Rival Attractions & Innocent Secretary
Page 44
‘I got back earlier than I expected, so I thought I’d make good use of the weather and make a start on the garden,’ he was saying cheerfully, adding more cautiously, ‘You did say you didn’t mind.’
Didn’t mind…what was it she wasn’t supposed to mind? she wondered dazedly. The sight of his half-naked body, clad in a pair of faded ancient jeans that seemed to cling lovingly to the lean length of his legs, outlining the powerful muscles of his thighs, the scent of his body, warm, musky…male…was so powerfully arousing that she wanted to walk blindly towards him, to breathe in that musky aphrodisiac maleness, to explore the powerful muscles of his shoulders and torso with her hands and her lips.
She started to tremble, a deep-rooted, aching physical reaction to the sight of him. She wanted to walk up to him and to slide her hands against the taut flesh above the waistband of his jeans, to unfasten them and to discover if that tormenting line of damp, dark hair…
A shocked moan of self-contempt broke the silence between them; her eyes were wild with panic as she tried to focus on the garden beyond him, to strive for some measure of normality and sanity in a world that suddenly seemed to have turned completely upside-down.
It was men who were supposed to feel this intense sexual need, wasn’t it? Not women… at least, not when nothing had been said or done to encourage it.
Beneath the thick covering of her blouse she could feel her nipples hardening, aching. And, as her breath caught in her throat, she suffered the humiliation of the unbearably erotic mental image of herself, free of the cumbersome burden of her clothes, her body pressed close to Oliver’s, so that the tormented pulse of her swollen breasts was eased by the physical contact of their bodies, so that her paler, feminine flesh was rubbed erotically by the darker, harder maleness of his.
‘Charlotte.’
An anxiety in his voice brought her sharply back to reality. As his hand reached out towards her, she stepped back from him, such a look of revulsion in her eyes that he frowned, not realising that it was directed against herself.
‘I’m sorry…I’d forgotten. I must be filthy. It’s just that for a moment you looked…’
Charlotte turned her back on him. She didn’t want him to tell her how she had looked. She felt sick and faint, stripped of her defences, struggling to come to terms with a latent sensuality she had never dreamed she possessed.
‘I expect you’ll be eating out tonight,’ she said awkwardly. ‘I…’
‘Well, as a matter of fact, I had thought we might eat together.’
His words stopped her, so that she had turned round to face him again before she knew what she was doing, her face registering her shock.
‘Together? But—’
‘It’s by way of a small celebration. I’ve sold my London agency for an excellent price, and I was hoping that you might be kind enough to help me to celebrate my decision to make my home permanently down here.’
‘Me? But—’
‘Please…I’ve brought a special Fortnum’s hamper back with me so that we wouldn’t need to cook.’
Charlotte was staring at him. She couldn’t take in what he was saying. ‘You want to celebrate with me,’ she repeated jerkily. ‘But…’
‘But what?’
How on earth had he come to be standing so close to her? She blinked dizzily, wondering when he had closed the distance between them.

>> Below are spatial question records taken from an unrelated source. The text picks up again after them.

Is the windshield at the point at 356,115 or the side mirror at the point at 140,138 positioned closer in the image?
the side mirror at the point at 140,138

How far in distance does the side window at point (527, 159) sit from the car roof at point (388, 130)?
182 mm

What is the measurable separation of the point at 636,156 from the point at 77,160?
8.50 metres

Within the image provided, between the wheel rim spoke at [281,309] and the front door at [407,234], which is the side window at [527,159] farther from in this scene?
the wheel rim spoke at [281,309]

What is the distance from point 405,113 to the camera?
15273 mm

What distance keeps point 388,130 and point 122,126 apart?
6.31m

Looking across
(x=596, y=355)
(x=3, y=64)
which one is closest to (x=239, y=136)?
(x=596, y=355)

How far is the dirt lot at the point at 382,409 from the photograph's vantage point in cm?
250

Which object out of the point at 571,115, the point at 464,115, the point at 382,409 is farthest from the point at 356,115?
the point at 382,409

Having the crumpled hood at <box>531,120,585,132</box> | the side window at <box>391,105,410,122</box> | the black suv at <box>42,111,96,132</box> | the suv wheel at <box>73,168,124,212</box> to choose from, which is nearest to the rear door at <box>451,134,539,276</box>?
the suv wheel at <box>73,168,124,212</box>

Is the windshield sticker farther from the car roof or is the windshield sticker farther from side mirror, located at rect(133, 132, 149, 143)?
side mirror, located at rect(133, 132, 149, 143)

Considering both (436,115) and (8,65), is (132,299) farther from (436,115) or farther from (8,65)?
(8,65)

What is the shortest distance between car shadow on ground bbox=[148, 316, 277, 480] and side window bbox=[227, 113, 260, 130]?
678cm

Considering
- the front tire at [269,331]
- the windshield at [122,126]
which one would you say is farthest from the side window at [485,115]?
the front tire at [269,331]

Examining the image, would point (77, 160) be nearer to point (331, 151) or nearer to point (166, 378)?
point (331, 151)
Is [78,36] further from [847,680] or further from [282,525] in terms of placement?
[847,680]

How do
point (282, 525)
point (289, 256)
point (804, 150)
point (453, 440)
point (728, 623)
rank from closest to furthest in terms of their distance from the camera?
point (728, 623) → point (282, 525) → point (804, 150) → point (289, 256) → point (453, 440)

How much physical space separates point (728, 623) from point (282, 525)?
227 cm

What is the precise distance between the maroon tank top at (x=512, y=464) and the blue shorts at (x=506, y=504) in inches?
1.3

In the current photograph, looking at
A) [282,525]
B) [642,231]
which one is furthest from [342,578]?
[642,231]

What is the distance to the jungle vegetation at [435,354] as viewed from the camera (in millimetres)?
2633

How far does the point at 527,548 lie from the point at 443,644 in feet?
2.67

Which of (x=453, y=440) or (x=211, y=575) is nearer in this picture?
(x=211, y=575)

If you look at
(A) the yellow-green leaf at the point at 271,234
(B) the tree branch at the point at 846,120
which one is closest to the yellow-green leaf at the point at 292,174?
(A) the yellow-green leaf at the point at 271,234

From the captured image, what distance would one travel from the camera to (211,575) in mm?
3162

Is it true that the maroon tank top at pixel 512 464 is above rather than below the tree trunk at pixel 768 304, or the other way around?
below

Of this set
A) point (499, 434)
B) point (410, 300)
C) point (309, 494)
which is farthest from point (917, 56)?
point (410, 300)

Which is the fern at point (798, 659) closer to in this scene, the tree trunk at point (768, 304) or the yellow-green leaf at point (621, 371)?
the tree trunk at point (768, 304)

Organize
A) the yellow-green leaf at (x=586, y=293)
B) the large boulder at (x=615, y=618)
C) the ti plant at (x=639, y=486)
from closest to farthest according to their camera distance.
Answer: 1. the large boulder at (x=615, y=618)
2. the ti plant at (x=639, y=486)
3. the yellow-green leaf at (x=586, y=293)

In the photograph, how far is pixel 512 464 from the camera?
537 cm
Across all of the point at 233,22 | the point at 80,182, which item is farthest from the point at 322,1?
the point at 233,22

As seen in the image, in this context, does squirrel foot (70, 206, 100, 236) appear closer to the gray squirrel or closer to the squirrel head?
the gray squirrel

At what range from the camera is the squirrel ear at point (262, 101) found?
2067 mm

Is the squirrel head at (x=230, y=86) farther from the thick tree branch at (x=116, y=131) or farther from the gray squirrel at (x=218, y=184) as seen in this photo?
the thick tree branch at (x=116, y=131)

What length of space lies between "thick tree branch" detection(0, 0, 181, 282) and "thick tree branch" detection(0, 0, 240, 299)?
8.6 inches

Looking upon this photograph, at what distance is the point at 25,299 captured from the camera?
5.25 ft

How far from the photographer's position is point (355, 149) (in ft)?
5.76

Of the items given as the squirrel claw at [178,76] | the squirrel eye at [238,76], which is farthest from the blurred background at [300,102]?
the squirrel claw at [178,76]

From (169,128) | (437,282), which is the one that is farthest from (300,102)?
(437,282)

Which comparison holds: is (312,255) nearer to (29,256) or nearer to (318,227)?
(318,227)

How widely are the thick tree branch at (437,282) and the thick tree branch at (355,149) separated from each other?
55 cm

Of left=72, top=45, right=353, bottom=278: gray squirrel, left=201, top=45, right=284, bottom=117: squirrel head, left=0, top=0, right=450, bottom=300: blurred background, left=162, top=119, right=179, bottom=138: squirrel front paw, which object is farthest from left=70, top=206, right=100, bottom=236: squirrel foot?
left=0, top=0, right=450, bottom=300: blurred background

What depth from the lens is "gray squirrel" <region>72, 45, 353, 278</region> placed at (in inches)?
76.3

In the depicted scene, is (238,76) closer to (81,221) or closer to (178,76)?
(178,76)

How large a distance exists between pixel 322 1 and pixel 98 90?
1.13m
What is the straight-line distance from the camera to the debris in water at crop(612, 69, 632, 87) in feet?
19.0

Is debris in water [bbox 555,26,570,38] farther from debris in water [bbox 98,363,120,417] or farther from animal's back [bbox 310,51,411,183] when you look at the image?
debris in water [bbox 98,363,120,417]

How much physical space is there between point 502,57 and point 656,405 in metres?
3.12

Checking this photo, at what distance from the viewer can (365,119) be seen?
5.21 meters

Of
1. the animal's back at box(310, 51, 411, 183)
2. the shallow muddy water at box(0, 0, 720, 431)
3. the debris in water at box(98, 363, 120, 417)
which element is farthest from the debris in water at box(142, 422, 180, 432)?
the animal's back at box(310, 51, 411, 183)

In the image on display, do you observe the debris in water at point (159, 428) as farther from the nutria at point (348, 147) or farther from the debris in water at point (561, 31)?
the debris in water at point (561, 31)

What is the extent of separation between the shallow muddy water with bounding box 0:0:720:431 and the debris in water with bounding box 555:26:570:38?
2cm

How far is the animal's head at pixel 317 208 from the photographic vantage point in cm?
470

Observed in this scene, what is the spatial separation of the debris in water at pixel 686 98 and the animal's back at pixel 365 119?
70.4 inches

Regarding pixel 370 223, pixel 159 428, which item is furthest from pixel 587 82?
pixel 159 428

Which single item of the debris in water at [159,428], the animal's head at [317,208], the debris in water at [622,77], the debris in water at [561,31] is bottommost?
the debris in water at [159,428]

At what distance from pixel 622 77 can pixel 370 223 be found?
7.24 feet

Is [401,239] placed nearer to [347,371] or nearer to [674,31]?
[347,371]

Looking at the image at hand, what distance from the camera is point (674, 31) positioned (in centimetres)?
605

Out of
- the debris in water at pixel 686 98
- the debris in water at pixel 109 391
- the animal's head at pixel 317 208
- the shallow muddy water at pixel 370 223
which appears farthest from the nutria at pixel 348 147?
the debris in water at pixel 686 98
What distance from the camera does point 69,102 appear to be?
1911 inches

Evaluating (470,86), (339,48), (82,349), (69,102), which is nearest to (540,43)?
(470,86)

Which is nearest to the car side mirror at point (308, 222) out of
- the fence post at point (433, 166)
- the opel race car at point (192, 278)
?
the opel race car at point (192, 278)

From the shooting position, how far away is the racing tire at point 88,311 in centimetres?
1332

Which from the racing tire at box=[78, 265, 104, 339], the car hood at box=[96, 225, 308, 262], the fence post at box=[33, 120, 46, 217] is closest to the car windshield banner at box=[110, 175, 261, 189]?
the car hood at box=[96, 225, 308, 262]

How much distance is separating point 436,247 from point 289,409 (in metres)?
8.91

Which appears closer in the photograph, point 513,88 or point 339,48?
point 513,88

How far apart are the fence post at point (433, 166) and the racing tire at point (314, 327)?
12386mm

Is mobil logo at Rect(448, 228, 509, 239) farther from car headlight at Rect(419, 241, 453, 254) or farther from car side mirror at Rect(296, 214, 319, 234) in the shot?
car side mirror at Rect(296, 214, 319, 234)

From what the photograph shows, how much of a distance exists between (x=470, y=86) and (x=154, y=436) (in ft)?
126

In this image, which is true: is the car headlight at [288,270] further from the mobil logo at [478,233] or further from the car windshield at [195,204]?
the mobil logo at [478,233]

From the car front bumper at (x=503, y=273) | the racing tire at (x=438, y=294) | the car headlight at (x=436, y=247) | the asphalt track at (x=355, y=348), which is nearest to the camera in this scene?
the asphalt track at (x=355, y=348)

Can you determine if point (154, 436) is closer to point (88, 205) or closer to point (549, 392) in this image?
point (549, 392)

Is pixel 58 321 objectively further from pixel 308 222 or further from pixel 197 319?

He was so close to her now that if she gave in to the temptation to close her eyes and sway close to him her hair would brush that bare, moist chest, and then if she turned her head her lips would touch the satin smoothness of his throat. And, if she did, he would only have to close his hands on her shoulders to bring her body into intimate contact with his and to relieve the aching tension tormenting her.
‘But what?’ he repeated softly, causing her to focus on him and then step back from him, her eyes shadowed and wary.
But why me? she wanted to ask, but dared not. Instead she said as coolly as she could,’ I should have thought you would have friends in London you could have celebrated with.’
‘Not friends,’ he corrected her. ‘Acquaintances, yes. London is that kind of place. Everyone is too busy carving a career for themselves these days to have time to establish friendships. That kind of lifestyle isn’t for me any longer. Mature, sensible relationships where two individuals agree to spend a tiny portion of their time together, sharing their bodies without sharing their dreams…that’s not for me.’
She was starting to tremble wildly, unable to allow herself to believe what she was hearing.